- _To do_
a) Check each statement against the climate risk article and answer yes or no, quoting the words of the article that decide it. (i) Sydney could see more than 300 coastal flood days a year by 2090 under about 3°C of warming. (ii) The article puts the number of coastal residents at risk by 2050 at 3 million. (iii) The article says coral bleaching damage to reefs such as the Great Barrier Reef will certainly be reversible.
b) Write the next few paragraphs of the climate risk article, picking up after its final sentence.

- _Text excerpt_
• • •
Climate

Apocalyptic climate risk report demands 75 pct emissions cut and urgent decarbonisation

The Albanese government will reportedly announce a new 2035 emissions reduction target this week. The pressure is now on.

We have, for the first time, formal recognition from the government of the escalating risks of climate change and its devastating economic, health and social impacts in the form of the landmark National Climate Risk Assessment report.

The picture it paints is apocalyptic. In line with the climate science, the Risk Assessment reports that future extreme weather is likely to present heightened risks to people, places and our way of life.

As climate hazards change in frequency and increase in severity, we will experience  “cascading, compounding and concurrent” climate hazards (heatwaves, bushfires, floods, storms) sparing no Australian community, and spelling “significant potential for loss of life and strain on health systems”.

These concurrent events amplify damage to infrastructure, health systems, economies and communities. Heat-related mortality is expected to increase dramatically. In Sydney, for example, deaths from heat could rise by 103% under ~1.5°C of warming, and by close to 450% under ~3°C.

Coastal flood days are projected to increase dramatically, with Sydney potentially seeing over 300 coastal flood days per year by 2090 under ~3°C warming. Sea-level rise will mean millions of Australians living in low-lying coastal zones are at increasing risk of inundation, loss of property, and costly damage to coastal infrastructure.

By 2050, 1.5 million coastal residents would be at risk, and 3 million by 2090.  Nearly 600,000 people live in areas that will become exposed to sea level rise within a mere 5 years, by 2030.

The projected economic toll and asset value destruction is profound. Property values in flood-prone, bushfire-prone, or otherwise vulnerable areas are expected to decline significantly, up to $611bn by 2050. Insurance in some areas may become unaffordable or even unavailable as risk escalates. 

There are significant risks to already fragile ecosystems and biodiversity. Coral reefs such as the Great Barrier Reef are prone to suffer the “catastrophic consequences” of recurring bleaching events, which may be irreversible.

Forty to 70% of species would need to relocate or adapt or would be at risk of “dying out”, with Australia’s great eucalypt forests, alpine ecosystems and Gondwana rainforest also under threat.
• • •
- _Record set_
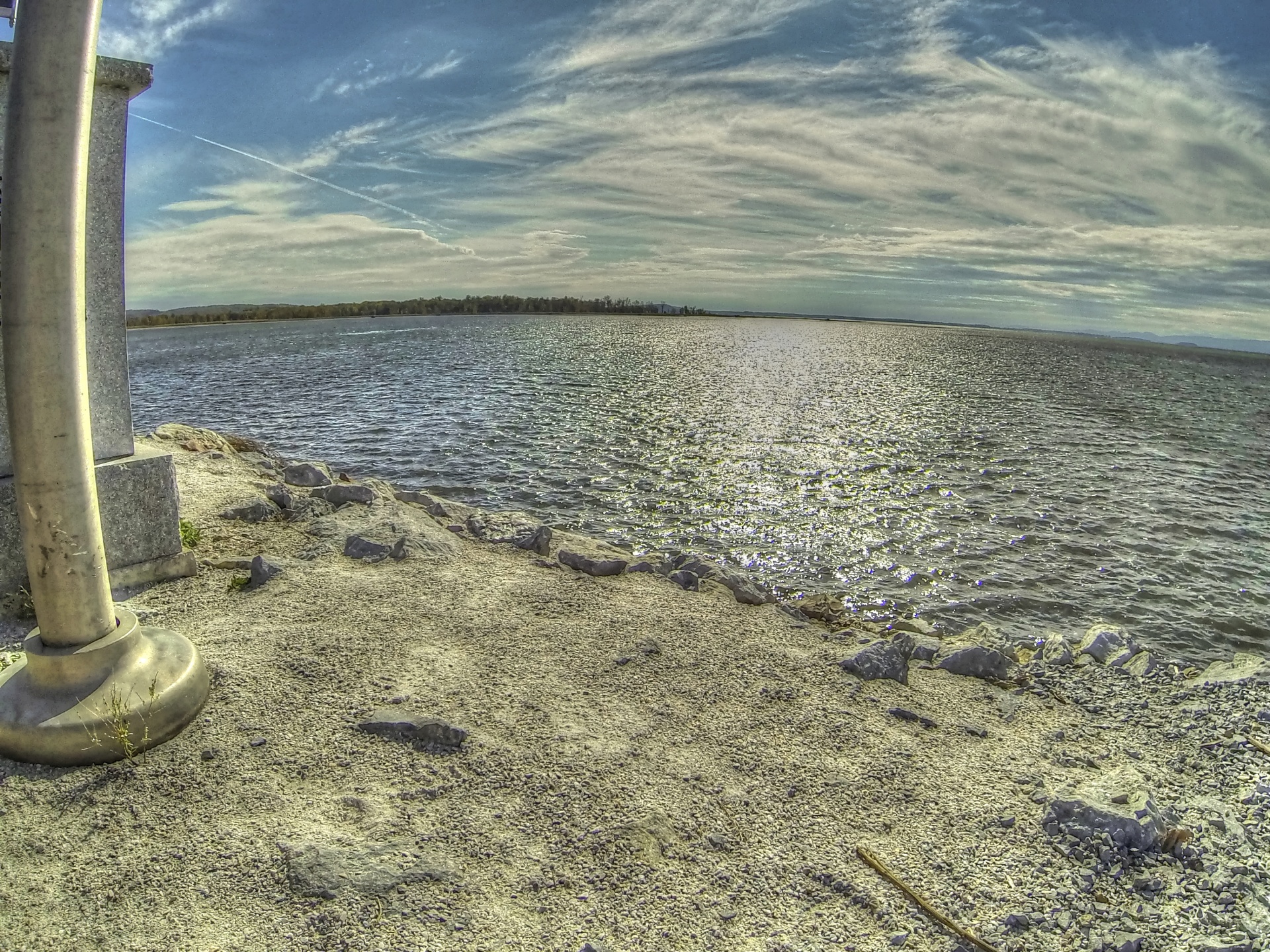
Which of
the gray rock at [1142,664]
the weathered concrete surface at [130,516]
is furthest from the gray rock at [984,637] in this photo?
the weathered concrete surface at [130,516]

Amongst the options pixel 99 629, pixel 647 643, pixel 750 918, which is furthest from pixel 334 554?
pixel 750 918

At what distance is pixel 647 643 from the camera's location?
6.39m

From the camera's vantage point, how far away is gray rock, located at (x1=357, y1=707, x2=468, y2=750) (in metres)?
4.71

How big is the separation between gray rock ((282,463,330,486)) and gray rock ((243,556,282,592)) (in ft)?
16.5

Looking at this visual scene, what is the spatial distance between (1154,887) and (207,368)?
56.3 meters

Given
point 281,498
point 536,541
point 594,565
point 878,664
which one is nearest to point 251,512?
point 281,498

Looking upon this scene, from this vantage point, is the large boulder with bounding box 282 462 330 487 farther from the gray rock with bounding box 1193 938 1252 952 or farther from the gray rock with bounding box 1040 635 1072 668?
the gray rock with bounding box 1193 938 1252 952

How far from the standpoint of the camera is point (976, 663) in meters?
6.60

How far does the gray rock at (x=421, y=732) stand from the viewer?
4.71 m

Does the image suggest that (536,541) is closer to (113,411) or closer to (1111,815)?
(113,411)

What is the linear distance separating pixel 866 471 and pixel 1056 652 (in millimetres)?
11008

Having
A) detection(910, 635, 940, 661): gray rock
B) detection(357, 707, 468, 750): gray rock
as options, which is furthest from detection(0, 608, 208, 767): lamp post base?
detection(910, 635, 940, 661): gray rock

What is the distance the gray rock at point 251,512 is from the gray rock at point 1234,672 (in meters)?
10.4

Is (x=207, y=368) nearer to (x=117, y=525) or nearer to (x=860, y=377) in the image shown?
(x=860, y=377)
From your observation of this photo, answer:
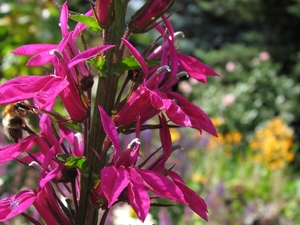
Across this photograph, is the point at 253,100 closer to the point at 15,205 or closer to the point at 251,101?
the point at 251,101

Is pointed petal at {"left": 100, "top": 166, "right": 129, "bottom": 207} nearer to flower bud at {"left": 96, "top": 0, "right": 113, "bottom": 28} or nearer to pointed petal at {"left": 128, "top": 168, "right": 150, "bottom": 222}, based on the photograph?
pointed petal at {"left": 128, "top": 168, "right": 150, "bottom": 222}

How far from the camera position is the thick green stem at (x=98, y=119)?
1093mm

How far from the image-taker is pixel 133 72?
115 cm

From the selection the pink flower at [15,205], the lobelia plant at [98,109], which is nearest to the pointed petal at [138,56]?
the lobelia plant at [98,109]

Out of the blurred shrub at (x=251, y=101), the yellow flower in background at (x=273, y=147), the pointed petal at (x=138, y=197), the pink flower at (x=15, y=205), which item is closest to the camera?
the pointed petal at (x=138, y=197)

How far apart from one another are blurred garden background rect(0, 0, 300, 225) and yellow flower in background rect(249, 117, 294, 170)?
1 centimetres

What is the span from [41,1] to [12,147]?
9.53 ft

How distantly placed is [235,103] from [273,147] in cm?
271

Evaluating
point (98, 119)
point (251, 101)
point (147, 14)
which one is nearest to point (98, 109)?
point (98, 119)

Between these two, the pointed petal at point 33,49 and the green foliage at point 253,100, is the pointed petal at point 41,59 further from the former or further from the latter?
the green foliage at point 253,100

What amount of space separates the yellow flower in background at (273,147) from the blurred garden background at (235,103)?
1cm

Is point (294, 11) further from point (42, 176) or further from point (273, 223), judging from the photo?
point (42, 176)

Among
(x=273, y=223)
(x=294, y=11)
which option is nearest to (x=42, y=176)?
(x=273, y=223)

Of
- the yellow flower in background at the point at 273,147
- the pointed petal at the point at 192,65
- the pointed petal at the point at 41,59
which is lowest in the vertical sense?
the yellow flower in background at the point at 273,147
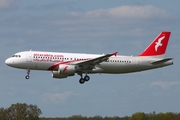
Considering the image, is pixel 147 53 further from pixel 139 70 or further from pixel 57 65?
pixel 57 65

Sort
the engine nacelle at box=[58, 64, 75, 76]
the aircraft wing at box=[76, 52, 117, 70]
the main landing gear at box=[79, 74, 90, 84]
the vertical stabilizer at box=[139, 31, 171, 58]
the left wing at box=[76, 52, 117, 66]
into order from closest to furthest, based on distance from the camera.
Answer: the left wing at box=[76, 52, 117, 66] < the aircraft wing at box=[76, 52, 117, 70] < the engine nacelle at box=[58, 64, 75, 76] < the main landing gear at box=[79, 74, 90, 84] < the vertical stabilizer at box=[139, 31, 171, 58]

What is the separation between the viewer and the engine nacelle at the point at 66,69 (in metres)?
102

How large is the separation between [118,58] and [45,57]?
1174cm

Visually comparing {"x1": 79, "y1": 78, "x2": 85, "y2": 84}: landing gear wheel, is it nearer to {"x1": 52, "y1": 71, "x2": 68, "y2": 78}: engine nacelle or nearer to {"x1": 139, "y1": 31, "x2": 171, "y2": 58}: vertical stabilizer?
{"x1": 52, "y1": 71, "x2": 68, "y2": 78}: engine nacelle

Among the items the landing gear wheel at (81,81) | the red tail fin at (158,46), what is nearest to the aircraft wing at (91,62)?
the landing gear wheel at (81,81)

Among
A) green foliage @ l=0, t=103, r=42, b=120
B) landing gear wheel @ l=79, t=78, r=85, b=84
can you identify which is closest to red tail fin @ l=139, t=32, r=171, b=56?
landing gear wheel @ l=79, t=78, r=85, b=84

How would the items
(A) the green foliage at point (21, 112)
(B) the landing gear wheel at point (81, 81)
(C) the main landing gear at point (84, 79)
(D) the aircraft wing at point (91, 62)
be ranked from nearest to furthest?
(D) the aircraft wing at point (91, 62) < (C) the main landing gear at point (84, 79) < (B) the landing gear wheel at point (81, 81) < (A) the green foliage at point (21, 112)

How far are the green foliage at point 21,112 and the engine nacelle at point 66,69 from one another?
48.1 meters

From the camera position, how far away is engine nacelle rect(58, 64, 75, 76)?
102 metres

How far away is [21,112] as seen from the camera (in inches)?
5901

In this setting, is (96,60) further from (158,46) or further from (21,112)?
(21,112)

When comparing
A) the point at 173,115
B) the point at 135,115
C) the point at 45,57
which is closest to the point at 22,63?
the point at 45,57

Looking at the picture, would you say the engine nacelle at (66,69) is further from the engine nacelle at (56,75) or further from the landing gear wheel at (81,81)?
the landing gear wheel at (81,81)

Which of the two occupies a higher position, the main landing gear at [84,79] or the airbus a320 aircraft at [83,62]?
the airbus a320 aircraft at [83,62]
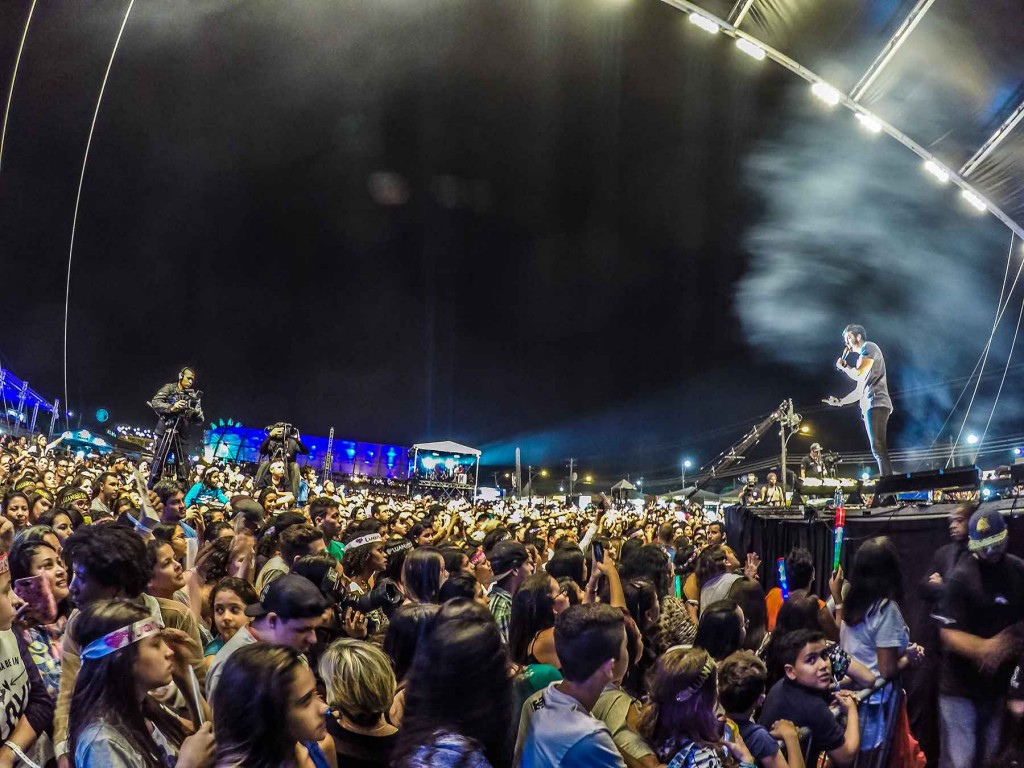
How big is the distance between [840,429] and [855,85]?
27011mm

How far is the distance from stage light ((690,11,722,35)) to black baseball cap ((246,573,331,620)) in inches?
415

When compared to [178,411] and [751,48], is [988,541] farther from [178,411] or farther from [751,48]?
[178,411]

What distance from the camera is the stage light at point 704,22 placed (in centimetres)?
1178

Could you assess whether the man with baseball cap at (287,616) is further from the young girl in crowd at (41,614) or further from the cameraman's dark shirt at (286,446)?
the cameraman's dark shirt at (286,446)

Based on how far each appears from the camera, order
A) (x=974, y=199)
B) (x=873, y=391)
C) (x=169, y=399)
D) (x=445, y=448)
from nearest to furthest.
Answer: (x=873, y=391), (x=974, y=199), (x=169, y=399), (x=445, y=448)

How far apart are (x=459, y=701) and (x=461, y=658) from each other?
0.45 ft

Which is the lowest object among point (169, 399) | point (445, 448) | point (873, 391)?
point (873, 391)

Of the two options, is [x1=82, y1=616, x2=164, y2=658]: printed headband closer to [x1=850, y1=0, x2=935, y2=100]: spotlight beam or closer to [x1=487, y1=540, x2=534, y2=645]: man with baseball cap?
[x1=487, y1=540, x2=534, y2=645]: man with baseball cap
• • •
- _Answers given_
a)
(i) Yes: "Sydney potentially seeing over 300 coastal flood days per year by 2090 under ~3°C warming"
(ii) No: "By 2050, 1.5 million coastal residents would be at risk, and 3 million by 2090."
(iii) No: "recurring bleaching events, which may be irreversible"

b)
Northern Australia, remote and Indigenous communities, and outer suburbs of major cities are especially vulnerable. These areas often have less adaptive capacity such as infrastructure and health services and are likely to be hit hardest.

Even if warming is held to 1.5°C the government’s modelling shows the direct economic cost of floods, bushfires, storms and cyclones would reach $40bn a year in 2050. However, this is a vastly understated economic cost risk assessment. 

The Climate Change Authority says based on current global commitments, the world is on track to see 2.9°C of warming.

The real cost of ignoring the climate science is now clear, and worn by all of us, economically and in every aspect of our lives.

It has never been more obvious that the costs of inaction are greater than the costs of action. 

Failure to massively accelerate our energy transition with an ambitious emissions reduction of 75% by 2035 – noting that the climate science actually dictates stronger action – would be a betrayal of our intergenerational responsibility to act now to mitigate climate destruction.

Australia is a global top 3 exporter of fossil fuels in a world where emissions know no borders. The government must stop approving new coal and gas – greenlighting Woodside’s North West Shelf gas bomb last week is fuelling the very crisis this report identifies – and shift our strategic economic focus to massively step up the speed and scale of investment into decarbonisation of our energy and industrial systems and resources sector. 

It is the height of economic irresponsibility to keep devoting our scarce resources to digging the hole deeper, or pretending slightly lower emissions is somehow a bridge.

We need to pivot our finite human capital, investment, enabling public infrastructure and government resources towards burgeoning zero-emissions industries of the future, in which Australia, with its abundant renewables and critical minerals, can play a globally-significant role. 

It’s high time we ignore the self-serving bleating of fossil fuel industry vested interests, their lobbyists, and captured politicians and ex-politicians who are actively undermining the public interest and endangering our lives and economy. The stakes are existential.

A safe climate is the prerequisite for future prosperity for all and the basis of our economic resilience.  This depends on accelerating our emission reductions now, and urgently pivoting to singularly focus on our potential as a zero-emissions trade and investment leader in a decarbonising world. Anything less is unconscionable.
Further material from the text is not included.